Three concept aircraft were revealed by Airbus in September 2020. These aircraft of the future are a part of the suite of concepts that Airbus is looking into in order to determine what is the best configuration that they may bring to market by 2035 as the first zero-emission commercial aircraft.

Llewellyn went on to share the following information during the CAPA – Centre for Aviation event. He explained classical configurations as tube-and-wing configurations with a turbofan and a turboprop propulsion system powered by hydrogen versus a blended wing body quite different in terms of overall aircraft design. He went on to say:

The blended wing body is really good at helping us understand what the maximum potential of hydrogen could be in the future because the blended wing body lends itself to carrying energy storage solutions like hydrogen which require more volume than kerosene. And so, it could be seen as the ultimate ambition in terms of performance of a hydrogen aircraft.

What we’re likely to bring to service by 2035, nonetheless, is more likely to be what you see … in terms of tube-and-wing configuration. And we’ll talk a little bit about the architecture and some of the technologies in those aircraft later on.

First of all, what I’d like to share with you is a little bit of the rationale for why Airbus is focused on this, why Airbus is pushing these solutions, and why we have the ambition to bring the first zeroemission aircraft to market by 2035.

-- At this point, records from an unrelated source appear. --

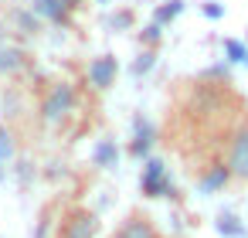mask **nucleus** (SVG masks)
I'll list each match as a JSON object with an SVG mask.
<instances>
[{
    "mask_svg": "<svg viewBox=\"0 0 248 238\" xmlns=\"http://www.w3.org/2000/svg\"><path fill=\"white\" fill-rule=\"evenodd\" d=\"M95 160H99V163H102L106 170H109V167L116 163V146H112V140H106V143H102V146L95 150Z\"/></svg>",
    "mask_w": 248,
    "mask_h": 238,
    "instance_id": "nucleus-10",
    "label": "nucleus"
},
{
    "mask_svg": "<svg viewBox=\"0 0 248 238\" xmlns=\"http://www.w3.org/2000/svg\"><path fill=\"white\" fill-rule=\"evenodd\" d=\"M7 34H11V28H7L4 21H0V48H4V45H11V41H7Z\"/></svg>",
    "mask_w": 248,
    "mask_h": 238,
    "instance_id": "nucleus-14",
    "label": "nucleus"
},
{
    "mask_svg": "<svg viewBox=\"0 0 248 238\" xmlns=\"http://www.w3.org/2000/svg\"><path fill=\"white\" fill-rule=\"evenodd\" d=\"M14 153H17V143H14L11 123H0V160H11Z\"/></svg>",
    "mask_w": 248,
    "mask_h": 238,
    "instance_id": "nucleus-9",
    "label": "nucleus"
},
{
    "mask_svg": "<svg viewBox=\"0 0 248 238\" xmlns=\"http://www.w3.org/2000/svg\"><path fill=\"white\" fill-rule=\"evenodd\" d=\"M150 65H153V51H143V55H140V62H136V72H146Z\"/></svg>",
    "mask_w": 248,
    "mask_h": 238,
    "instance_id": "nucleus-12",
    "label": "nucleus"
},
{
    "mask_svg": "<svg viewBox=\"0 0 248 238\" xmlns=\"http://www.w3.org/2000/svg\"><path fill=\"white\" fill-rule=\"evenodd\" d=\"M116 238H163V235H160V228L153 224L150 214L129 211V214L123 218V224L116 228Z\"/></svg>",
    "mask_w": 248,
    "mask_h": 238,
    "instance_id": "nucleus-7",
    "label": "nucleus"
},
{
    "mask_svg": "<svg viewBox=\"0 0 248 238\" xmlns=\"http://www.w3.org/2000/svg\"><path fill=\"white\" fill-rule=\"evenodd\" d=\"M153 136H156L153 126H150L146 119H136V136H133V146H129V150H133L136 157H146L150 146H153Z\"/></svg>",
    "mask_w": 248,
    "mask_h": 238,
    "instance_id": "nucleus-8",
    "label": "nucleus"
},
{
    "mask_svg": "<svg viewBox=\"0 0 248 238\" xmlns=\"http://www.w3.org/2000/svg\"><path fill=\"white\" fill-rule=\"evenodd\" d=\"M99 231V214L89 207H68L62 218V231L58 238H95Z\"/></svg>",
    "mask_w": 248,
    "mask_h": 238,
    "instance_id": "nucleus-3",
    "label": "nucleus"
},
{
    "mask_svg": "<svg viewBox=\"0 0 248 238\" xmlns=\"http://www.w3.org/2000/svg\"><path fill=\"white\" fill-rule=\"evenodd\" d=\"M177 11H180V0H170V7H160L156 11V21H170Z\"/></svg>",
    "mask_w": 248,
    "mask_h": 238,
    "instance_id": "nucleus-11",
    "label": "nucleus"
},
{
    "mask_svg": "<svg viewBox=\"0 0 248 238\" xmlns=\"http://www.w3.org/2000/svg\"><path fill=\"white\" fill-rule=\"evenodd\" d=\"M75 109H78V92H75V85L65 82V79L51 82L48 92H45L41 102H38V112H41V123H45V126H65V123L75 116Z\"/></svg>",
    "mask_w": 248,
    "mask_h": 238,
    "instance_id": "nucleus-1",
    "label": "nucleus"
},
{
    "mask_svg": "<svg viewBox=\"0 0 248 238\" xmlns=\"http://www.w3.org/2000/svg\"><path fill=\"white\" fill-rule=\"evenodd\" d=\"M116 75H119V62H116V55H99V58L89 62V85H92L95 92L112 89V85H116Z\"/></svg>",
    "mask_w": 248,
    "mask_h": 238,
    "instance_id": "nucleus-5",
    "label": "nucleus"
},
{
    "mask_svg": "<svg viewBox=\"0 0 248 238\" xmlns=\"http://www.w3.org/2000/svg\"><path fill=\"white\" fill-rule=\"evenodd\" d=\"M140 187H143V194H146V197H167V194L173 190L170 174H167V167H163L160 160H146L143 177H140Z\"/></svg>",
    "mask_w": 248,
    "mask_h": 238,
    "instance_id": "nucleus-4",
    "label": "nucleus"
},
{
    "mask_svg": "<svg viewBox=\"0 0 248 238\" xmlns=\"http://www.w3.org/2000/svg\"><path fill=\"white\" fill-rule=\"evenodd\" d=\"M221 157H224V163H228V170H231V180L248 184V112H238V116H234Z\"/></svg>",
    "mask_w": 248,
    "mask_h": 238,
    "instance_id": "nucleus-2",
    "label": "nucleus"
},
{
    "mask_svg": "<svg viewBox=\"0 0 248 238\" xmlns=\"http://www.w3.org/2000/svg\"><path fill=\"white\" fill-rule=\"evenodd\" d=\"M58 4L68 11V14H75V11H82V0H58Z\"/></svg>",
    "mask_w": 248,
    "mask_h": 238,
    "instance_id": "nucleus-13",
    "label": "nucleus"
},
{
    "mask_svg": "<svg viewBox=\"0 0 248 238\" xmlns=\"http://www.w3.org/2000/svg\"><path fill=\"white\" fill-rule=\"evenodd\" d=\"M31 68V51L21 45H4L0 48V79H21Z\"/></svg>",
    "mask_w": 248,
    "mask_h": 238,
    "instance_id": "nucleus-6",
    "label": "nucleus"
}]
</instances>
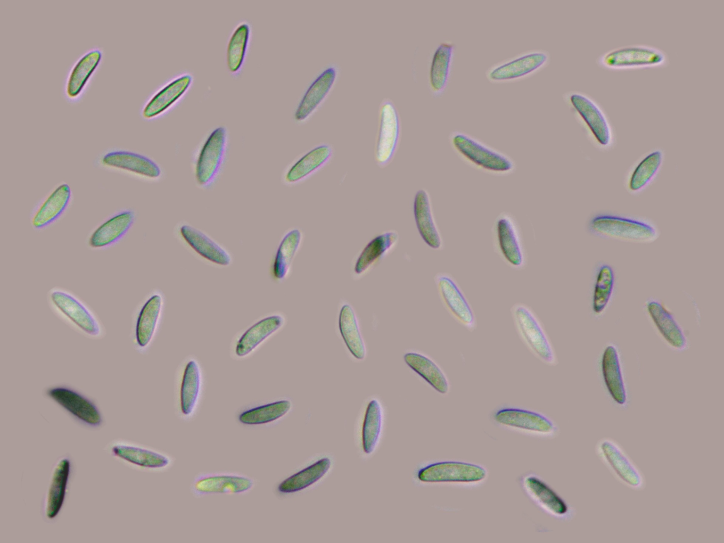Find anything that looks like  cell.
<instances>
[{
	"label": "cell",
	"mask_w": 724,
	"mask_h": 543,
	"mask_svg": "<svg viewBox=\"0 0 724 543\" xmlns=\"http://www.w3.org/2000/svg\"><path fill=\"white\" fill-rule=\"evenodd\" d=\"M449 141L457 156L477 170L492 175L506 176L515 170V163L509 156L465 132H452Z\"/></svg>",
	"instance_id": "obj_1"
},
{
	"label": "cell",
	"mask_w": 724,
	"mask_h": 543,
	"mask_svg": "<svg viewBox=\"0 0 724 543\" xmlns=\"http://www.w3.org/2000/svg\"><path fill=\"white\" fill-rule=\"evenodd\" d=\"M510 312L518 335L530 352L543 363L555 366L558 360L554 349L534 310L525 303H517Z\"/></svg>",
	"instance_id": "obj_2"
},
{
	"label": "cell",
	"mask_w": 724,
	"mask_h": 543,
	"mask_svg": "<svg viewBox=\"0 0 724 543\" xmlns=\"http://www.w3.org/2000/svg\"><path fill=\"white\" fill-rule=\"evenodd\" d=\"M588 227L597 236L627 242L650 243L658 237L657 229L650 223L620 216L597 215Z\"/></svg>",
	"instance_id": "obj_3"
},
{
	"label": "cell",
	"mask_w": 724,
	"mask_h": 543,
	"mask_svg": "<svg viewBox=\"0 0 724 543\" xmlns=\"http://www.w3.org/2000/svg\"><path fill=\"white\" fill-rule=\"evenodd\" d=\"M495 252L510 268L522 269L526 264V253L521 231L514 216L506 211L496 218L492 227Z\"/></svg>",
	"instance_id": "obj_4"
},
{
	"label": "cell",
	"mask_w": 724,
	"mask_h": 543,
	"mask_svg": "<svg viewBox=\"0 0 724 543\" xmlns=\"http://www.w3.org/2000/svg\"><path fill=\"white\" fill-rule=\"evenodd\" d=\"M491 419L503 428L538 437L551 438L558 432V427L549 417L521 407H500L492 412Z\"/></svg>",
	"instance_id": "obj_5"
},
{
	"label": "cell",
	"mask_w": 724,
	"mask_h": 543,
	"mask_svg": "<svg viewBox=\"0 0 724 543\" xmlns=\"http://www.w3.org/2000/svg\"><path fill=\"white\" fill-rule=\"evenodd\" d=\"M549 59L550 55L546 50H527L493 64L486 70V76L494 83L522 80L543 69Z\"/></svg>",
	"instance_id": "obj_6"
},
{
	"label": "cell",
	"mask_w": 724,
	"mask_h": 543,
	"mask_svg": "<svg viewBox=\"0 0 724 543\" xmlns=\"http://www.w3.org/2000/svg\"><path fill=\"white\" fill-rule=\"evenodd\" d=\"M485 467L462 461H440L421 467L417 478L425 483H446L473 486L482 483L487 477Z\"/></svg>",
	"instance_id": "obj_7"
},
{
	"label": "cell",
	"mask_w": 724,
	"mask_h": 543,
	"mask_svg": "<svg viewBox=\"0 0 724 543\" xmlns=\"http://www.w3.org/2000/svg\"><path fill=\"white\" fill-rule=\"evenodd\" d=\"M48 300L60 317L81 333L90 337L101 335V325L95 315L73 294L55 288L49 291Z\"/></svg>",
	"instance_id": "obj_8"
},
{
	"label": "cell",
	"mask_w": 724,
	"mask_h": 543,
	"mask_svg": "<svg viewBox=\"0 0 724 543\" xmlns=\"http://www.w3.org/2000/svg\"><path fill=\"white\" fill-rule=\"evenodd\" d=\"M595 452L599 459L621 484L634 490H641L644 487L643 474L615 440L609 438L600 439L596 444Z\"/></svg>",
	"instance_id": "obj_9"
},
{
	"label": "cell",
	"mask_w": 724,
	"mask_h": 543,
	"mask_svg": "<svg viewBox=\"0 0 724 543\" xmlns=\"http://www.w3.org/2000/svg\"><path fill=\"white\" fill-rule=\"evenodd\" d=\"M666 60L665 54L658 48L634 45L610 50L600 57L599 62L607 69H624L660 66Z\"/></svg>",
	"instance_id": "obj_10"
},
{
	"label": "cell",
	"mask_w": 724,
	"mask_h": 543,
	"mask_svg": "<svg viewBox=\"0 0 724 543\" xmlns=\"http://www.w3.org/2000/svg\"><path fill=\"white\" fill-rule=\"evenodd\" d=\"M228 134L224 127L211 132L199 153L195 167L197 182L202 187L211 185L221 169L227 148Z\"/></svg>",
	"instance_id": "obj_11"
},
{
	"label": "cell",
	"mask_w": 724,
	"mask_h": 543,
	"mask_svg": "<svg viewBox=\"0 0 724 543\" xmlns=\"http://www.w3.org/2000/svg\"><path fill=\"white\" fill-rule=\"evenodd\" d=\"M566 101L577 117L587 127L596 142L608 147L612 142V130L602 108L588 95L580 92L567 94Z\"/></svg>",
	"instance_id": "obj_12"
},
{
	"label": "cell",
	"mask_w": 724,
	"mask_h": 543,
	"mask_svg": "<svg viewBox=\"0 0 724 543\" xmlns=\"http://www.w3.org/2000/svg\"><path fill=\"white\" fill-rule=\"evenodd\" d=\"M518 481L525 494L542 511L562 520L571 518V506L539 476L527 472L521 475Z\"/></svg>",
	"instance_id": "obj_13"
},
{
	"label": "cell",
	"mask_w": 724,
	"mask_h": 543,
	"mask_svg": "<svg viewBox=\"0 0 724 543\" xmlns=\"http://www.w3.org/2000/svg\"><path fill=\"white\" fill-rule=\"evenodd\" d=\"M378 119L374 159L378 165L384 167L392 159L400 136L399 117L390 100L385 98L382 101Z\"/></svg>",
	"instance_id": "obj_14"
},
{
	"label": "cell",
	"mask_w": 724,
	"mask_h": 543,
	"mask_svg": "<svg viewBox=\"0 0 724 543\" xmlns=\"http://www.w3.org/2000/svg\"><path fill=\"white\" fill-rule=\"evenodd\" d=\"M46 395L81 424L95 428L103 423L98 407L80 392L67 386L57 385L48 388Z\"/></svg>",
	"instance_id": "obj_15"
},
{
	"label": "cell",
	"mask_w": 724,
	"mask_h": 543,
	"mask_svg": "<svg viewBox=\"0 0 724 543\" xmlns=\"http://www.w3.org/2000/svg\"><path fill=\"white\" fill-rule=\"evenodd\" d=\"M435 282L448 313L467 330L474 331L477 327L475 315L456 280L450 274L441 272L436 275Z\"/></svg>",
	"instance_id": "obj_16"
},
{
	"label": "cell",
	"mask_w": 724,
	"mask_h": 543,
	"mask_svg": "<svg viewBox=\"0 0 724 543\" xmlns=\"http://www.w3.org/2000/svg\"><path fill=\"white\" fill-rule=\"evenodd\" d=\"M100 164L105 168L147 180H156L161 176V169L154 160L127 150L114 149L105 153Z\"/></svg>",
	"instance_id": "obj_17"
},
{
	"label": "cell",
	"mask_w": 724,
	"mask_h": 543,
	"mask_svg": "<svg viewBox=\"0 0 724 543\" xmlns=\"http://www.w3.org/2000/svg\"><path fill=\"white\" fill-rule=\"evenodd\" d=\"M135 212L122 209L113 214L100 224L90 235L88 244L93 249L109 247L119 241L132 228Z\"/></svg>",
	"instance_id": "obj_18"
},
{
	"label": "cell",
	"mask_w": 724,
	"mask_h": 543,
	"mask_svg": "<svg viewBox=\"0 0 724 543\" xmlns=\"http://www.w3.org/2000/svg\"><path fill=\"white\" fill-rule=\"evenodd\" d=\"M413 213L417 230L425 244L432 250H441L443 240L433 216L429 194L425 189L416 192Z\"/></svg>",
	"instance_id": "obj_19"
},
{
	"label": "cell",
	"mask_w": 724,
	"mask_h": 543,
	"mask_svg": "<svg viewBox=\"0 0 724 543\" xmlns=\"http://www.w3.org/2000/svg\"><path fill=\"white\" fill-rule=\"evenodd\" d=\"M72 199V192L66 183L57 186L35 209L31 225L42 230L57 221L66 211Z\"/></svg>",
	"instance_id": "obj_20"
},
{
	"label": "cell",
	"mask_w": 724,
	"mask_h": 543,
	"mask_svg": "<svg viewBox=\"0 0 724 543\" xmlns=\"http://www.w3.org/2000/svg\"><path fill=\"white\" fill-rule=\"evenodd\" d=\"M337 77V69L332 65L315 78L297 107L294 115L296 121H305L317 110L331 90Z\"/></svg>",
	"instance_id": "obj_21"
},
{
	"label": "cell",
	"mask_w": 724,
	"mask_h": 543,
	"mask_svg": "<svg viewBox=\"0 0 724 543\" xmlns=\"http://www.w3.org/2000/svg\"><path fill=\"white\" fill-rule=\"evenodd\" d=\"M252 486L253 481L245 476L211 474L196 478L192 489L198 495L240 494L250 490Z\"/></svg>",
	"instance_id": "obj_22"
},
{
	"label": "cell",
	"mask_w": 724,
	"mask_h": 543,
	"mask_svg": "<svg viewBox=\"0 0 724 543\" xmlns=\"http://www.w3.org/2000/svg\"><path fill=\"white\" fill-rule=\"evenodd\" d=\"M71 463L68 457H62L56 463L44 502L47 519L55 518L60 512L66 494Z\"/></svg>",
	"instance_id": "obj_23"
},
{
	"label": "cell",
	"mask_w": 724,
	"mask_h": 543,
	"mask_svg": "<svg viewBox=\"0 0 724 543\" xmlns=\"http://www.w3.org/2000/svg\"><path fill=\"white\" fill-rule=\"evenodd\" d=\"M103 53L93 48L83 54L71 69L65 85V94L69 100H76L83 93L90 77L98 67Z\"/></svg>",
	"instance_id": "obj_24"
},
{
	"label": "cell",
	"mask_w": 724,
	"mask_h": 543,
	"mask_svg": "<svg viewBox=\"0 0 724 543\" xmlns=\"http://www.w3.org/2000/svg\"><path fill=\"white\" fill-rule=\"evenodd\" d=\"M163 305L162 296L154 293L141 308L134 328V339L139 349H146L151 342L160 320Z\"/></svg>",
	"instance_id": "obj_25"
},
{
	"label": "cell",
	"mask_w": 724,
	"mask_h": 543,
	"mask_svg": "<svg viewBox=\"0 0 724 543\" xmlns=\"http://www.w3.org/2000/svg\"><path fill=\"white\" fill-rule=\"evenodd\" d=\"M332 148L327 144L315 146L297 160L287 170L284 180L287 184L300 182L324 167L331 159Z\"/></svg>",
	"instance_id": "obj_26"
},
{
	"label": "cell",
	"mask_w": 724,
	"mask_h": 543,
	"mask_svg": "<svg viewBox=\"0 0 724 543\" xmlns=\"http://www.w3.org/2000/svg\"><path fill=\"white\" fill-rule=\"evenodd\" d=\"M602 373L607 392L613 401L620 406L627 402V392L617 348L607 346L602 354Z\"/></svg>",
	"instance_id": "obj_27"
},
{
	"label": "cell",
	"mask_w": 724,
	"mask_h": 543,
	"mask_svg": "<svg viewBox=\"0 0 724 543\" xmlns=\"http://www.w3.org/2000/svg\"><path fill=\"white\" fill-rule=\"evenodd\" d=\"M192 82L189 74L182 75L170 81L144 106L141 115L146 119L159 116L173 105L187 91Z\"/></svg>",
	"instance_id": "obj_28"
},
{
	"label": "cell",
	"mask_w": 724,
	"mask_h": 543,
	"mask_svg": "<svg viewBox=\"0 0 724 543\" xmlns=\"http://www.w3.org/2000/svg\"><path fill=\"white\" fill-rule=\"evenodd\" d=\"M180 234L185 242L198 255L221 266L230 264L228 252L201 230L189 225L180 228Z\"/></svg>",
	"instance_id": "obj_29"
},
{
	"label": "cell",
	"mask_w": 724,
	"mask_h": 543,
	"mask_svg": "<svg viewBox=\"0 0 724 543\" xmlns=\"http://www.w3.org/2000/svg\"><path fill=\"white\" fill-rule=\"evenodd\" d=\"M110 452L115 457L144 469H162L170 463V458L163 454L124 442L113 443Z\"/></svg>",
	"instance_id": "obj_30"
},
{
	"label": "cell",
	"mask_w": 724,
	"mask_h": 543,
	"mask_svg": "<svg viewBox=\"0 0 724 543\" xmlns=\"http://www.w3.org/2000/svg\"><path fill=\"white\" fill-rule=\"evenodd\" d=\"M399 241V235L395 230L384 231L372 238L363 248L358 256L354 273L361 275L381 260L392 250Z\"/></svg>",
	"instance_id": "obj_31"
},
{
	"label": "cell",
	"mask_w": 724,
	"mask_h": 543,
	"mask_svg": "<svg viewBox=\"0 0 724 543\" xmlns=\"http://www.w3.org/2000/svg\"><path fill=\"white\" fill-rule=\"evenodd\" d=\"M648 313L664 339L672 348L683 350L687 346L684 333L673 315L658 300H650Z\"/></svg>",
	"instance_id": "obj_32"
},
{
	"label": "cell",
	"mask_w": 724,
	"mask_h": 543,
	"mask_svg": "<svg viewBox=\"0 0 724 543\" xmlns=\"http://www.w3.org/2000/svg\"><path fill=\"white\" fill-rule=\"evenodd\" d=\"M455 48L454 43L444 41L437 46L433 54L429 70V86L435 95H441L448 86Z\"/></svg>",
	"instance_id": "obj_33"
},
{
	"label": "cell",
	"mask_w": 724,
	"mask_h": 543,
	"mask_svg": "<svg viewBox=\"0 0 724 543\" xmlns=\"http://www.w3.org/2000/svg\"><path fill=\"white\" fill-rule=\"evenodd\" d=\"M406 363L435 390L442 395L450 391V383L444 371L431 358L420 353L409 352L404 356Z\"/></svg>",
	"instance_id": "obj_34"
},
{
	"label": "cell",
	"mask_w": 724,
	"mask_h": 543,
	"mask_svg": "<svg viewBox=\"0 0 724 543\" xmlns=\"http://www.w3.org/2000/svg\"><path fill=\"white\" fill-rule=\"evenodd\" d=\"M284 322L282 316L272 315L254 324L239 339L235 347L236 355L240 357L248 355L267 337L277 331L283 325Z\"/></svg>",
	"instance_id": "obj_35"
},
{
	"label": "cell",
	"mask_w": 724,
	"mask_h": 543,
	"mask_svg": "<svg viewBox=\"0 0 724 543\" xmlns=\"http://www.w3.org/2000/svg\"><path fill=\"white\" fill-rule=\"evenodd\" d=\"M339 327L349 351L356 358L363 360L366 355V345L355 312L348 304L343 305L341 308Z\"/></svg>",
	"instance_id": "obj_36"
},
{
	"label": "cell",
	"mask_w": 724,
	"mask_h": 543,
	"mask_svg": "<svg viewBox=\"0 0 724 543\" xmlns=\"http://www.w3.org/2000/svg\"><path fill=\"white\" fill-rule=\"evenodd\" d=\"M331 465L329 458H321L281 481L278 486V491L282 494H291L303 490L323 477Z\"/></svg>",
	"instance_id": "obj_37"
},
{
	"label": "cell",
	"mask_w": 724,
	"mask_h": 543,
	"mask_svg": "<svg viewBox=\"0 0 724 543\" xmlns=\"http://www.w3.org/2000/svg\"><path fill=\"white\" fill-rule=\"evenodd\" d=\"M202 386V374L198 363L189 361L185 368L180 387V400L182 413L187 416L194 412L198 403Z\"/></svg>",
	"instance_id": "obj_38"
},
{
	"label": "cell",
	"mask_w": 724,
	"mask_h": 543,
	"mask_svg": "<svg viewBox=\"0 0 724 543\" xmlns=\"http://www.w3.org/2000/svg\"><path fill=\"white\" fill-rule=\"evenodd\" d=\"M302 240L303 233L298 228L288 230L282 238L273 264V274L277 280L287 276Z\"/></svg>",
	"instance_id": "obj_39"
},
{
	"label": "cell",
	"mask_w": 724,
	"mask_h": 543,
	"mask_svg": "<svg viewBox=\"0 0 724 543\" xmlns=\"http://www.w3.org/2000/svg\"><path fill=\"white\" fill-rule=\"evenodd\" d=\"M383 411L378 400L373 399L368 403L362 427V445L366 454H371L375 449L381 434Z\"/></svg>",
	"instance_id": "obj_40"
},
{
	"label": "cell",
	"mask_w": 724,
	"mask_h": 543,
	"mask_svg": "<svg viewBox=\"0 0 724 543\" xmlns=\"http://www.w3.org/2000/svg\"><path fill=\"white\" fill-rule=\"evenodd\" d=\"M662 160L663 153L658 149L646 155L631 173L629 182V189L633 192H637L648 185L659 171Z\"/></svg>",
	"instance_id": "obj_41"
},
{
	"label": "cell",
	"mask_w": 724,
	"mask_h": 543,
	"mask_svg": "<svg viewBox=\"0 0 724 543\" xmlns=\"http://www.w3.org/2000/svg\"><path fill=\"white\" fill-rule=\"evenodd\" d=\"M291 408L289 400H278L244 411L239 415L238 419L247 425L268 424L284 416Z\"/></svg>",
	"instance_id": "obj_42"
},
{
	"label": "cell",
	"mask_w": 724,
	"mask_h": 543,
	"mask_svg": "<svg viewBox=\"0 0 724 543\" xmlns=\"http://www.w3.org/2000/svg\"><path fill=\"white\" fill-rule=\"evenodd\" d=\"M248 23H240L233 31L227 48V65L232 73L238 72L244 62L250 38Z\"/></svg>",
	"instance_id": "obj_43"
},
{
	"label": "cell",
	"mask_w": 724,
	"mask_h": 543,
	"mask_svg": "<svg viewBox=\"0 0 724 543\" xmlns=\"http://www.w3.org/2000/svg\"><path fill=\"white\" fill-rule=\"evenodd\" d=\"M614 286L613 269L608 264L602 265L597 274L592 297V309L596 314H601L607 306Z\"/></svg>",
	"instance_id": "obj_44"
}]
</instances>
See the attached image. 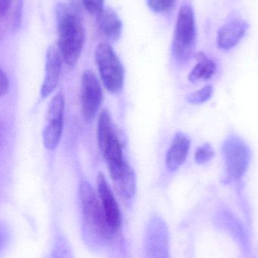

In terms of context and helping explain the Airbus strategy, I guess many of you will be aware that the aviation industry has set itself very aggressive targets in terms of CO2 emissions reduction. One of the most famous of those targets is talking about reducing to 50% of the 2005 levels the CO2 emissions by 2050. And we know that biofuels are, for sure, part of the solution.

What we also know is that we need to bring onboard synthetic fuels based on renewables to further scale up and accelerate the transition which we have initiated. And synthetic fuels basically fall into two categories.